══ STORED DATA ══
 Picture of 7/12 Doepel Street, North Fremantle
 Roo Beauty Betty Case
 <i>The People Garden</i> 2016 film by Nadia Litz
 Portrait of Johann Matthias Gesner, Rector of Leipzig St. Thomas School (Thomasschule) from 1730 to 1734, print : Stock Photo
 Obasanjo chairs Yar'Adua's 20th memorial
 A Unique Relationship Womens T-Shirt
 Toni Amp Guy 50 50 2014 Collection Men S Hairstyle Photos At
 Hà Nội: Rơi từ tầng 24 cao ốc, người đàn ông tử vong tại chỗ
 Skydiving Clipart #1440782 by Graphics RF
═══
══ STORED DATA ══
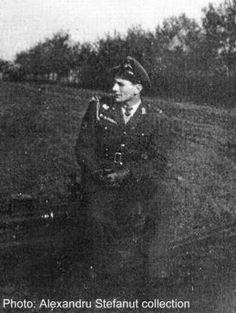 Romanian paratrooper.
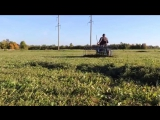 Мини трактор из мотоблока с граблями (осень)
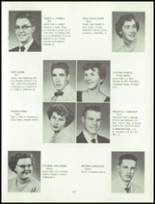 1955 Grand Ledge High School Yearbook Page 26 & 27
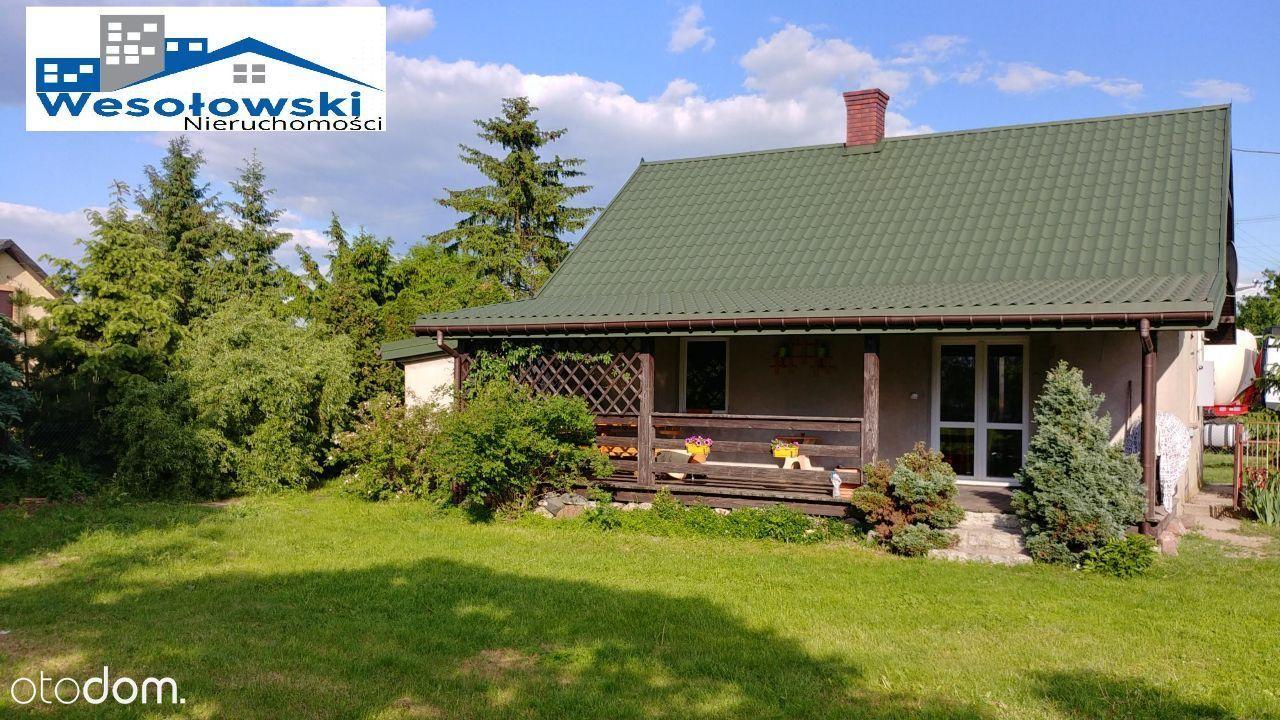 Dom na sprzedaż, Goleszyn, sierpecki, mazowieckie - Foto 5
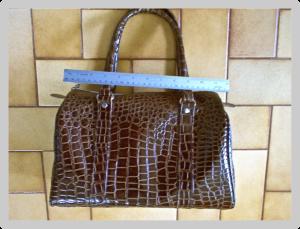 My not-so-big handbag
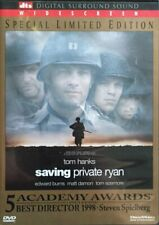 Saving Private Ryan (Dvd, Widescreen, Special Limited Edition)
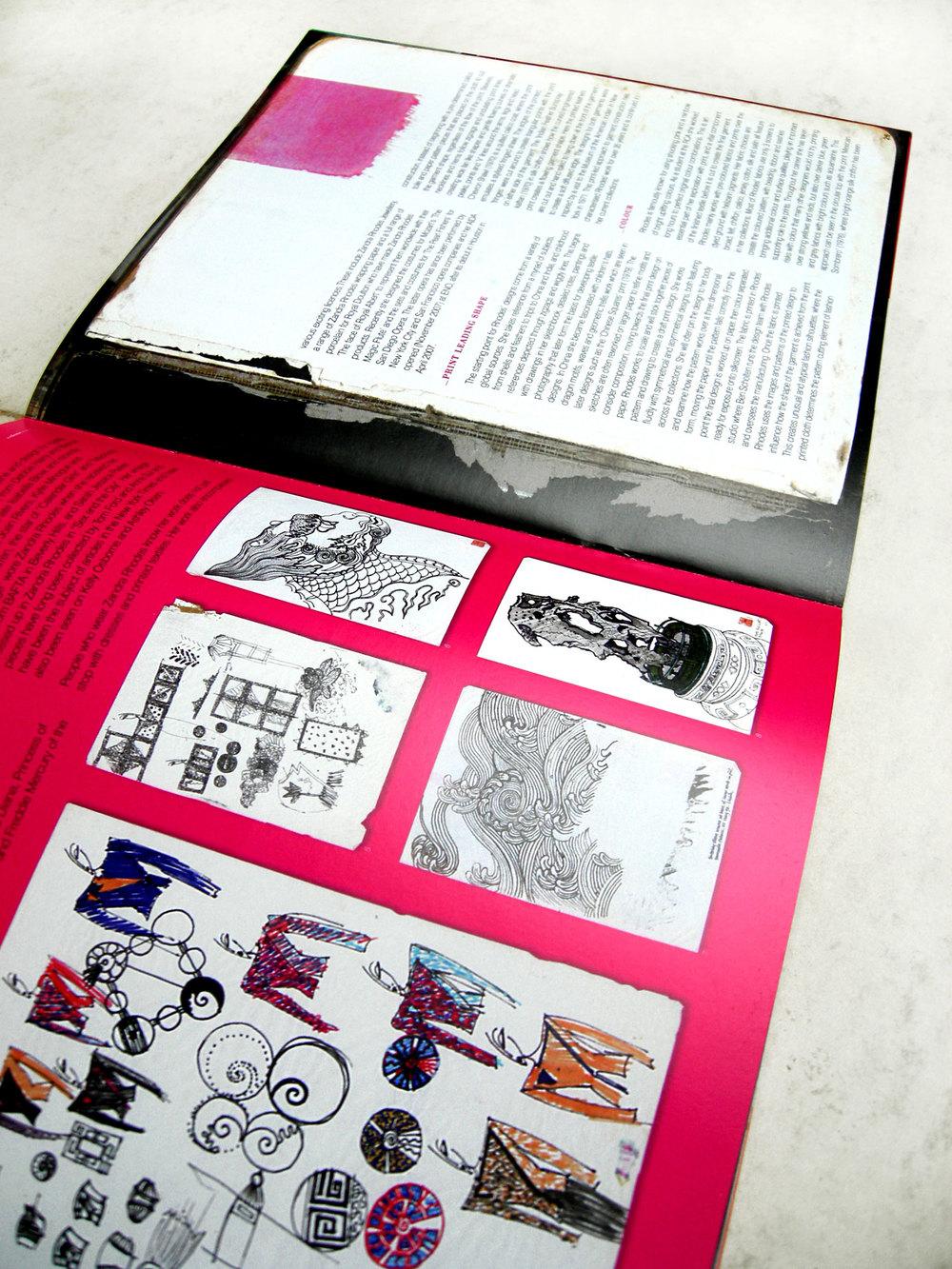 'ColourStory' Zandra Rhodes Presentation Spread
═══
DESCRIPTION OF THE TASK — From the records above, quote only the lines running from the line with "Picture of 7/12" to the line with "Skydiving Clipart #1440782 by Graphics RF", both lines included.

WRITTEN SOLUTION —
 Picture of 7/12 Doepel Street, North Fremantle
 Roo Beauty Betty Case
 <i>The People Garden</i> 2016 film by Nadia Litz
 Portrait of Johann Matthias Gesner, Rector of Leipzig St. Thomas School (Thomasschule) from 1730 to 1734, print : Stock Photo
 Obasanjo chairs Yar'Adua's 20th memorial
 A Unique Relationship Womens T-Shirt
 Toni Amp Guy 50 50 2014 Collection Men S Hairstyle Photos At
 Hà Nội: Rơi từ tầng 24 cao ốc, người đàn ông tử vong tại chỗ
 Skydiving Clipart #1440782 by Graphics RF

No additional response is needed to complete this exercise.